Ituri : MSF condamne une attaque contre ses équipes et suspend ses activités à Bambu

Ituri : MSF condamne une attaque contre ses équipes et suspend ses activités à Bambu

31 octobre 2021 0 Par Rédaction

Dans un communiqué publié, le 29 octobre 2021, l’Ong Médecins sans frontières (MSF) condamne une attaque contre son équipe composée de cinq personnes, dans la province de l’Ituri. A cet effet, MSF décide de suspendre temporairement ses activités dans la zone de Bambu.

Selon le communiqué, cette équipe s’est rendue dans la zone de santé de Bambu pour « assister des populations isolées ». C’est sur le chemin de retour – vers 15h 50’- rapporte-t-on, que des hommes armés, non identifiés, ont tiré pour « une raison inexpliquée » sur le véhicule MSF, blessant deux employés avec des projectiles balistiques à l’aisselle droite et au bassin. Selon le communiqué, les deux blessés ont néanmoins été pris en charge rapidement et se trouvent dans un état stable. L’ensemble de l’équipe a été évacué vers la ville de Bunia ».

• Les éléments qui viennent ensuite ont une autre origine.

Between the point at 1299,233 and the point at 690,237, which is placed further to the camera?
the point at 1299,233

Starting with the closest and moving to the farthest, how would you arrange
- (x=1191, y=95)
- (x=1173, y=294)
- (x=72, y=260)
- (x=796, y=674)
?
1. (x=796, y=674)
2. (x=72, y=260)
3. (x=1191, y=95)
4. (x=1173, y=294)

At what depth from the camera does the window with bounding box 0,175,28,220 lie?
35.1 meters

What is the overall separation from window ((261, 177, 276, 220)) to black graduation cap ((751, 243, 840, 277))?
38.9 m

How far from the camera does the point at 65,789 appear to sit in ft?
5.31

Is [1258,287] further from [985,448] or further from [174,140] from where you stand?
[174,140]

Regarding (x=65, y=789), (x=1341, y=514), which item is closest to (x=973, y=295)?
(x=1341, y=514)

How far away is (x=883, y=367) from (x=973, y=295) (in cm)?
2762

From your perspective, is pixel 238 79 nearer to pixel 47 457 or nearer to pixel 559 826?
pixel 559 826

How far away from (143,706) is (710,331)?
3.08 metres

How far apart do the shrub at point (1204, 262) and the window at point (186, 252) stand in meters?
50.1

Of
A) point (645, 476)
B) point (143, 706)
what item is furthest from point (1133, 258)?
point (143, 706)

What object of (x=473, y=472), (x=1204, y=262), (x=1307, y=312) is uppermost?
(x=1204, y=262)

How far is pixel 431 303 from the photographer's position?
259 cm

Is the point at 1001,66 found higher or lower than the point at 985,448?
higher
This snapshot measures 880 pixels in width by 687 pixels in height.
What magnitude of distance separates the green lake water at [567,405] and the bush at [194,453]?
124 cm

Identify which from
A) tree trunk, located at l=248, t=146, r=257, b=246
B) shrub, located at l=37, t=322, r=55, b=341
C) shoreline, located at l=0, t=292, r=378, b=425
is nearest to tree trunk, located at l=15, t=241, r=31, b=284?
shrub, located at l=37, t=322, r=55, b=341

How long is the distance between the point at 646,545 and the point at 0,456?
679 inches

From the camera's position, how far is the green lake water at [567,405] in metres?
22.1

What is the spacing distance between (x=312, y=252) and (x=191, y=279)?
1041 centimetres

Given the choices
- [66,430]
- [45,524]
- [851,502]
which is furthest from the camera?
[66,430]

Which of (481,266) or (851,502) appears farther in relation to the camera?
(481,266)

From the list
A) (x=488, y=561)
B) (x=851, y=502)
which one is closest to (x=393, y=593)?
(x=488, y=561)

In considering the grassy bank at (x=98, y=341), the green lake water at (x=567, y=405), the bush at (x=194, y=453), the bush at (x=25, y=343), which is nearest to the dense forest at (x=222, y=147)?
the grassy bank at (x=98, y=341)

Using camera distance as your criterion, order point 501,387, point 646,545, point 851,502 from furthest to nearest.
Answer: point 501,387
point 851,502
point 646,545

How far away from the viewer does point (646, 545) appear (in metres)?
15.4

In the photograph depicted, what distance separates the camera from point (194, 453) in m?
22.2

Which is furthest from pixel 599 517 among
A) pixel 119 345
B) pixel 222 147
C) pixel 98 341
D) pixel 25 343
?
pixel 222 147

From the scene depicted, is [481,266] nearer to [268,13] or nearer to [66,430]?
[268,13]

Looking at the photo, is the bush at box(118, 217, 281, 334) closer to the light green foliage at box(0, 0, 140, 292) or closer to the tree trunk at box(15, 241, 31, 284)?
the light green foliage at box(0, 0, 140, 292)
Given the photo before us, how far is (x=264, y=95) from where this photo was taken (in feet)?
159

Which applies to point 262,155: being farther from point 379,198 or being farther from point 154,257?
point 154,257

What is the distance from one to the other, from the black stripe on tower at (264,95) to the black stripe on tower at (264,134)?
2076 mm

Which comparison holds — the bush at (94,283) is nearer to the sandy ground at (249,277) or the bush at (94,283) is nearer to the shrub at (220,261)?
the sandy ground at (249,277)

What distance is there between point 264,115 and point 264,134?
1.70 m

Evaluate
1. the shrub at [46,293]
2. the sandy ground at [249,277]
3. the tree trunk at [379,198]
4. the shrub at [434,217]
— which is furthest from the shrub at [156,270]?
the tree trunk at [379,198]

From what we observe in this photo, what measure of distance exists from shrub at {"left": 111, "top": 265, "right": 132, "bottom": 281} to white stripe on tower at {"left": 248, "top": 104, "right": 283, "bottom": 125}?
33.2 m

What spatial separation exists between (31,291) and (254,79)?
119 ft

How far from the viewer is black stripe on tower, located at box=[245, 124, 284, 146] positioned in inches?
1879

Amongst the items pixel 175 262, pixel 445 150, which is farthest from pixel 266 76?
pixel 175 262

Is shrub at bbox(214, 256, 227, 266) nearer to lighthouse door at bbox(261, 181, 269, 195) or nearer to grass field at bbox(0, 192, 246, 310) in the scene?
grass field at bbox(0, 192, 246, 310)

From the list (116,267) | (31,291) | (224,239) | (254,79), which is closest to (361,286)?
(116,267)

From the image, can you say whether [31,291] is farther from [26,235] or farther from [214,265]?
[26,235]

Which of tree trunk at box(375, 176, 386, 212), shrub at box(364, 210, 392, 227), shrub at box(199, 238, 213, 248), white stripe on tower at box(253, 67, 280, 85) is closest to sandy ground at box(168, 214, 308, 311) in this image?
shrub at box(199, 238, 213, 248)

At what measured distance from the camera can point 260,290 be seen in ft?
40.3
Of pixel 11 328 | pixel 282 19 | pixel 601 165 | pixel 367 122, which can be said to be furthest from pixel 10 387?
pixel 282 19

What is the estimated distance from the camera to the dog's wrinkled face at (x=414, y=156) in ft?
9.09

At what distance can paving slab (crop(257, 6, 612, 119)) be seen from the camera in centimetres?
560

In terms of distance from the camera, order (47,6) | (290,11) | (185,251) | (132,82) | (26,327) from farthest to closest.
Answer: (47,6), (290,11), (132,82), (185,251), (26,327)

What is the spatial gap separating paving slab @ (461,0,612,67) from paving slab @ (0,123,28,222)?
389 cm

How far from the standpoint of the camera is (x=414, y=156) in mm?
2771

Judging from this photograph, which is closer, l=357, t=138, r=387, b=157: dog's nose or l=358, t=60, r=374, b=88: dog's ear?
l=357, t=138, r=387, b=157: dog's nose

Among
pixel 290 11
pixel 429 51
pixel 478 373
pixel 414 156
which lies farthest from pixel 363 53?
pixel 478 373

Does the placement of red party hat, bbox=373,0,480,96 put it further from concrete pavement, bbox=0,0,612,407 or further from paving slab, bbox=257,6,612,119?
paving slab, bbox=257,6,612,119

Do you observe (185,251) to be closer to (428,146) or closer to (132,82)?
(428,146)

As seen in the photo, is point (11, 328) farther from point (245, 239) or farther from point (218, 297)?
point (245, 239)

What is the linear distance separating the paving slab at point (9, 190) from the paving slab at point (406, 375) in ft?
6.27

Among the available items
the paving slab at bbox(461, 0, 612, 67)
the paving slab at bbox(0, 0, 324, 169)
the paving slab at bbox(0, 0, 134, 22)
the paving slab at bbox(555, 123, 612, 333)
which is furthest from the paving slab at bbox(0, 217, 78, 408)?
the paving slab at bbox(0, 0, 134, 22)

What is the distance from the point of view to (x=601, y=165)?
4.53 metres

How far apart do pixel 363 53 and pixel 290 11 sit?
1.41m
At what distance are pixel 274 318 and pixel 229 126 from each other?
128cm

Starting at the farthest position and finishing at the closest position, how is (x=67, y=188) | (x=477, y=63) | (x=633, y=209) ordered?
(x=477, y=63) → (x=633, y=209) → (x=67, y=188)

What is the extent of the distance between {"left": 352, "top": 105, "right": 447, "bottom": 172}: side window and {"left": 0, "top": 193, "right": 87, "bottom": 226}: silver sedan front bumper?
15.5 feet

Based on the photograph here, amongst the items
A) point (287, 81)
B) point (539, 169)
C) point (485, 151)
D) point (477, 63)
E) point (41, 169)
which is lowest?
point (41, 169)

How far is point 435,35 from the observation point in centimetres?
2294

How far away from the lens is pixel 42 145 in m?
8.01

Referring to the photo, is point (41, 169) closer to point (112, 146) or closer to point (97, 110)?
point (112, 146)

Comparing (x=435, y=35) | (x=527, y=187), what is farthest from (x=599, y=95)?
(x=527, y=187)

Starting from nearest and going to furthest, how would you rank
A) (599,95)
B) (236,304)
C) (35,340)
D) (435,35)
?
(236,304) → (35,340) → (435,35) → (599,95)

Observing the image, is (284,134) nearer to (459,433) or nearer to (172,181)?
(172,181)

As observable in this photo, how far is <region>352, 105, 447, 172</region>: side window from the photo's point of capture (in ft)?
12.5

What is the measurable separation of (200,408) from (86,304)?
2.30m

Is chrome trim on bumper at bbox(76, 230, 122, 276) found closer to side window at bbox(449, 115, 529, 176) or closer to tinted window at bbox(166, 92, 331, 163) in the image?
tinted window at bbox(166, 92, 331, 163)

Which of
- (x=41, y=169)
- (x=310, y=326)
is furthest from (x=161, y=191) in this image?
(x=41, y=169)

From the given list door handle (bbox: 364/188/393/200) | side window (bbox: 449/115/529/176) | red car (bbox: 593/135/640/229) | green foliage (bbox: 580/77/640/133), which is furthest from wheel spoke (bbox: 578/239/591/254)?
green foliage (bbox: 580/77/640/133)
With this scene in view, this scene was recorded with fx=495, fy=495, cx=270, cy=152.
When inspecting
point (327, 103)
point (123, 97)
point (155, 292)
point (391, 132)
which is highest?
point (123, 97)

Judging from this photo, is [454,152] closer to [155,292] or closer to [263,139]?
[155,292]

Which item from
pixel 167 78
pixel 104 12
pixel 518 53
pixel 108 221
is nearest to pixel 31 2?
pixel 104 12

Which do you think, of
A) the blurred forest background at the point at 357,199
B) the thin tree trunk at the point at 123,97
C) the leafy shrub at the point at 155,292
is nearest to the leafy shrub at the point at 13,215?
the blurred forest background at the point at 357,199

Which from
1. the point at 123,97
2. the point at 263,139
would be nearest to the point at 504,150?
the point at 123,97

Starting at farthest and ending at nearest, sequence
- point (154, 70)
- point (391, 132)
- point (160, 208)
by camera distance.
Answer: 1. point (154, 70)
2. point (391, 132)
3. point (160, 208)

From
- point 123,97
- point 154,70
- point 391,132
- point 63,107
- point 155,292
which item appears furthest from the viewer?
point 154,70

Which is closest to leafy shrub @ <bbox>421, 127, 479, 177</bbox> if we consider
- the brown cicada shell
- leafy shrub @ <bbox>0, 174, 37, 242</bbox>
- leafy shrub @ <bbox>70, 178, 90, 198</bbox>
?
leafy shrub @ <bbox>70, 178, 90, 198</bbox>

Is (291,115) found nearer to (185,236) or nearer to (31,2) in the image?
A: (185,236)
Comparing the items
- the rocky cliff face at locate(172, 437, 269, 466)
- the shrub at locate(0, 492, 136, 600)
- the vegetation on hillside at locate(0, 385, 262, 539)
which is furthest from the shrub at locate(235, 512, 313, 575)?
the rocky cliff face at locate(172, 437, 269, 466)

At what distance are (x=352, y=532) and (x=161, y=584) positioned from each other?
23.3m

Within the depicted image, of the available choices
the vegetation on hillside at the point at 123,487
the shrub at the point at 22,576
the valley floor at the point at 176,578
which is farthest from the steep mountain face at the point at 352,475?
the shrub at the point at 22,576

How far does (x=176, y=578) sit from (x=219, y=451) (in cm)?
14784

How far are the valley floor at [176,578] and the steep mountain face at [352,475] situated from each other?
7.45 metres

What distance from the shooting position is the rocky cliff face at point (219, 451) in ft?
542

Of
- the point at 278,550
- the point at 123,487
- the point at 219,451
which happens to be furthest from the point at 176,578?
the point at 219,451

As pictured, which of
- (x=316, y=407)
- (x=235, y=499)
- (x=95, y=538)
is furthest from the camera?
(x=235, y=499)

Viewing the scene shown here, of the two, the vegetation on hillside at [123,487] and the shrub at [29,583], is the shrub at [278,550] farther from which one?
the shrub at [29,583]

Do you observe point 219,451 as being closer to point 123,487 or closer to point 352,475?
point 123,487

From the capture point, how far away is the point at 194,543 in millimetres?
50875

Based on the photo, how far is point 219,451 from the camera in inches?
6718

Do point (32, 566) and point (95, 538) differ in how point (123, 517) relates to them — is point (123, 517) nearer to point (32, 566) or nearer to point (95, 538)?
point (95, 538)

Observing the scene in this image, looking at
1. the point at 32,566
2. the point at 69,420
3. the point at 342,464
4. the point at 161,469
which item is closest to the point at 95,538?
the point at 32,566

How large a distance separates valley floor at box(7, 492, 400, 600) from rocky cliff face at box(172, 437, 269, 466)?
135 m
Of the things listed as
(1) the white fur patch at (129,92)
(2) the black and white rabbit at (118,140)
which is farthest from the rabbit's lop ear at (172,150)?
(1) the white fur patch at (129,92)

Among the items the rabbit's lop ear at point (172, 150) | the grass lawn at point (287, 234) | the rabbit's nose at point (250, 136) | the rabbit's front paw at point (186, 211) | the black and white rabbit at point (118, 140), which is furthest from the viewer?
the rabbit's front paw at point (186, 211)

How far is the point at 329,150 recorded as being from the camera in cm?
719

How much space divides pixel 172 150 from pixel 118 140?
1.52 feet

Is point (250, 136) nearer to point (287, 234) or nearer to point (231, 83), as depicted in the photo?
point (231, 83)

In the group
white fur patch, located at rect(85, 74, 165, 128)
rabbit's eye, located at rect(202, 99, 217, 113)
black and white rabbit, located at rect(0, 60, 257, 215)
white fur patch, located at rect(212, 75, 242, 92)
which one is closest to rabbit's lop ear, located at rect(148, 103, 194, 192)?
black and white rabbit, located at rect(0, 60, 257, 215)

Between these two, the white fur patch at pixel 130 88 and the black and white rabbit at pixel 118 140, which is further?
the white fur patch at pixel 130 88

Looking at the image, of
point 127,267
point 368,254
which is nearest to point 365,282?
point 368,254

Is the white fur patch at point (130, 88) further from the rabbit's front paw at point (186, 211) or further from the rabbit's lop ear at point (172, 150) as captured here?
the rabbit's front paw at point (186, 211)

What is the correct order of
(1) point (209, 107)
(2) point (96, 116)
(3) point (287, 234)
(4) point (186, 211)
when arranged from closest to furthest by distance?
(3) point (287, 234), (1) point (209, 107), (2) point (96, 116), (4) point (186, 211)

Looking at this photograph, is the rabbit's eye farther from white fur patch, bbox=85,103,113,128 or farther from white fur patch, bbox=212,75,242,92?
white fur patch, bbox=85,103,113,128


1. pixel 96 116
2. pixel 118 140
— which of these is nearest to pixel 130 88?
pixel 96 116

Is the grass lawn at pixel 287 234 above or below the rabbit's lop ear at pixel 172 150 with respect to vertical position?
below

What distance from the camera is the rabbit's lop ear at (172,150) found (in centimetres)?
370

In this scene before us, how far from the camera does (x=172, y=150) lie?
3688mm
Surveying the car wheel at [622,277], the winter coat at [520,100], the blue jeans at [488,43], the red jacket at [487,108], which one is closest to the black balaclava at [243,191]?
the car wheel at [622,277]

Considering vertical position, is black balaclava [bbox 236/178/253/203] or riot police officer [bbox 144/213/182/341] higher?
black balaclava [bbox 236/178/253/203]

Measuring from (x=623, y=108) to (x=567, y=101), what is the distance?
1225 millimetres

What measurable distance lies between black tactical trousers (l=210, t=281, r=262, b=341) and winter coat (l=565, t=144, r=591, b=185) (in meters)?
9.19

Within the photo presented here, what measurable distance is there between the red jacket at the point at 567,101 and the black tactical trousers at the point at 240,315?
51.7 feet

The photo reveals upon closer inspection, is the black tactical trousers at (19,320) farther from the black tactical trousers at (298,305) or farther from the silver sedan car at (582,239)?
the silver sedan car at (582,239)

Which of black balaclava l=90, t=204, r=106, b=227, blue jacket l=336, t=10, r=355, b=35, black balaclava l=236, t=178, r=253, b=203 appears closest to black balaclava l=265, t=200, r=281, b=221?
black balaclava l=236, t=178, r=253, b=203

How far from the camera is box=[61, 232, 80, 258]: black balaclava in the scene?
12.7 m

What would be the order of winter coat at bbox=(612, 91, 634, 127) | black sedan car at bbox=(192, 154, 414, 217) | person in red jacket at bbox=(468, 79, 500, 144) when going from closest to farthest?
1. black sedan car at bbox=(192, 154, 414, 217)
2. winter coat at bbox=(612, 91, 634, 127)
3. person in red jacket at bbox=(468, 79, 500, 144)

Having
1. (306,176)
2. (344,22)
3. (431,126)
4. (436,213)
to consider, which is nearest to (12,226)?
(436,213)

Le convoi a essuyé des tirs, alors qu’il arborait de manière visible et ostensible, les identifiants et emblèmes de l’organisation.

« C’est inacceptable, nous condamnons toutes les formes d’entraves et de violences exercées contre les secours médicaux, nos patients et les membres de notre personnel, » s’indigne Frédéric Lai Manantsoa, chef de mission de MSF en Ituri. Avant de poursuivre, « Nous sommes choqués par cette nouvelle et alarmés de cette dynamique qui sévit dans la province. C’est le deuxième incident grave de cette nature qui intervient en quelques mois dans cette zone, et cette fois-ci directement à l’encontre d’un véhicule clairement identifié comme médical et humanitaire, ».

En juin dernier, l’organisation MSF avait déjà exprimé son indignation face à la destruction et au pillage de l’Hôpital général de référence de Boga, dont la structure était critique pour les habitants de la région. MSF avait coordonné sa réhabilitation, mais des années d’efforts sont parties en fumée en quelques minutes. « La violence contre les civils est constante, l’insécurité est grandissante pour la population, pourtant il est nécessaire que nous puissions nous frayer un chemin pour les assister », conclutle chef de mission de MSF.

Par ailleurs, MSF a décidé de suspendre temporairement ses activités dans la zone de Bambu.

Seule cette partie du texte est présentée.